Mais qui sont ces donneurs ? «Le point commun est la solidarité, l’envie de vouloir aider des couples ou femmes seules à concevoir des enfants», avance Nathalie Rives. En 2019, 55 % des hommes donneurs étaient sans enfant, indique l’Agence de biomédecine, et âgés d’environ 35 ans, complète la présidente de la fédération de Cecos.

Car depuis 2015, il n’est plus nécessaire d’être parent pour pouvoir donner ses gamètes. Dernière modification en date : la levée du consentement du conjoint ou de la conjointe. «De plus en plus de donneurs sont motivés par un ressort de pure solidarité, plus que par des difficultés rencontrées dans leur entourage pour concrétiser un projet parental», indique Emmanuelle Cortot-Boucher, en ajoutant «cela les prédispose plutôt de manière favorable par rapport au droit d’accès aux origines et à l’extension de l’assistance médicale à la procréation aux femmes célibataires et aux couples de femmes». Un changement «très net» constaté dès 2016 par Rachel Levy, cheffe du service de biologie de la reproduction Cecos de l’hôpital Tenon, à Paris.
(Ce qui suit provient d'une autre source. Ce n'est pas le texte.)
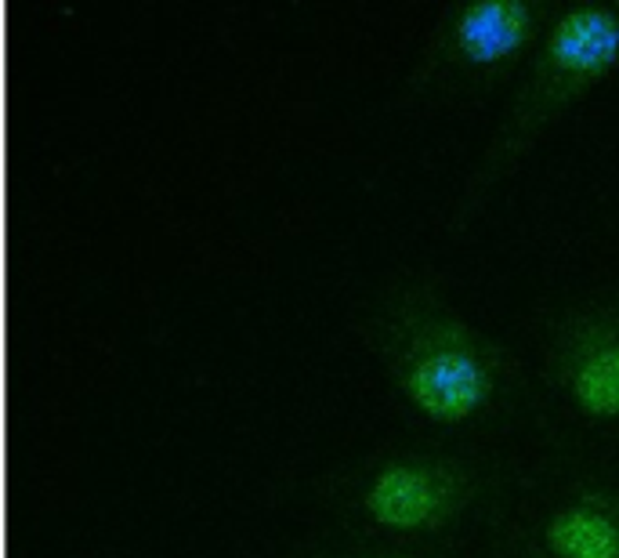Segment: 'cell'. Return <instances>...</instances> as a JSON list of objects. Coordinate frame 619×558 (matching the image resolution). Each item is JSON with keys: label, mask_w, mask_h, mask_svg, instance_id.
I'll use <instances>...</instances> for the list:
<instances>
[{"label": "cell", "mask_w": 619, "mask_h": 558, "mask_svg": "<svg viewBox=\"0 0 619 558\" xmlns=\"http://www.w3.org/2000/svg\"><path fill=\"white\" fill-rule=\"evenodd\" d=\"M369 342L403 396L435 420H467L493 403L504 352L432 283L406 280L374 305Z\"/></svg>", "instance_id": "1"}, {"label": "cell", "mask_w": 619, "mask_h": 558, "mask_svg": "<svg viewBox=\"0 0 619 558\" xmlns=\"http://www.w3.org/2000/svg\"><path fill=\"white\" fill-rule=\"evenodd\" d=\"M612 65H619V0H572L558 8L526 80L467 174L457 214L475 207V200L511 168L532 134Z\"/></svg>", "instance_id": "2"}, {"label": "cell", "mask_w": 619, "mask_h": 558, "mask_svg": "<svg viewBox=\"0 0 619 558\" xmlns=\"http://www.w3.org/2000/svg\"><path fill=\"white\" fill-rule=\"evenodd\" d=\"M550 19L555 11L547 0H460L438 19L428 48L413 65L409 84L500 65L536 33H547Z\"/></svg>", "instance_id": "3"}, {"label": "cell", "mask_w": 619, "mask_h": 558, "mask_svg": "<svg viewBox=\"0 0 619 558\" xmlns=\"http://www.w3.org/2000/svg\"><path fill=\"white\" fill-rule=\"evenodd\" d=\"M475 475L443 454L406 450L380 457L359 489L363 511L388 529H438L471 505Z\"/></svg>", "instance_id": "4"}, {"label": "cell", "mask_w": 619, "mask_h": 558, "mask_svg": "<svg viewBox=\"0 0 619 558\" xmlns=\"http://www.w3.org/2000/svg\"><path fill=\"white\" fill-rule=\"evenodd\" d=\"M550 371L587 414L619 417V312L609 305L569 312L550 337Z\"/></svg>", "instance_id": "5"}, {"label": "cell", "mask_w": 619, "mask_h": 558, "mask_svg": "<svg viewBox=\"0 0 619 558\" xmlns=\"http://www.w3.org/2000/svg\"><path fill=\"white\" fill-rule=\"evenodd\" d=\"M544 548L555 558H619V494L584 486L544 519Z\"/></svg>", "instance_id": "6"}, {"label": "cell", "mask_w": 619, "mask_h": 558, "mask_svg": "<svg viewBox=\"0 0 619 558\" xmlns=\"http://www.w3.org/2000/svg\"><path fill=\"white\" fill-rule=\"evenodd\" d=\"M323 558H424V555H409V551H337V555H323Z\"/></svg>", "instance_id": "7"}]
</instances>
Insistant sur l’hétérogénéité des centres, elle dresse un portrait de donneurs se mobilisant davantage de façon spontanée, sans enfant, plus jeunes, souvent célibataires et très investis dans la procédure.

Dimension militante

Sur la période 2020-2021, à l’hôpital Tenon, si toutes les catégories socioprofessionnelles sont représentées chez les donneurs de spermatozoïdes, du côté des donneuses d’ovocytes se dégage plutôt une majorité de femmes de niveau bac +2 ou plus. Aux côtés des donneurs «universels» livrant sang, moelle et gamètes, Rachel Levy remarque un profil de personnes informées, plus jeunes, qui pour l’heure ne souhaitent pas avoir d’enfants. Cette année, 64 candidates aux dons d’ovocytes se sont présentées à Tenon, avec une moyenne d’âge de 32,1 ans. «60 % sont nullipares et elles sont plus nombreuses qu’en 2017 à faire un don sans solliciter d’autoconservation», remarque Rachel Levy. Un profil profondément altruiste, alors que les 40 % ayant des enfants sont guidées par l’envie de «faire partager le même bonheur à d’autres». Une dimension de «sororité, militante» transparaît aussi comme un moteur des donneuses de Tenon. Le règne du «ni vu ni connu» en matière de dons de gamètes semble en passe d’être révolu. Emmanuelle Cortot-Boucher abonde : «On conçoit de moins en moins le don comme un acte de conception ayant vocation à rester secret. Cette démarche est de plus en plus assumée par les donneurs.»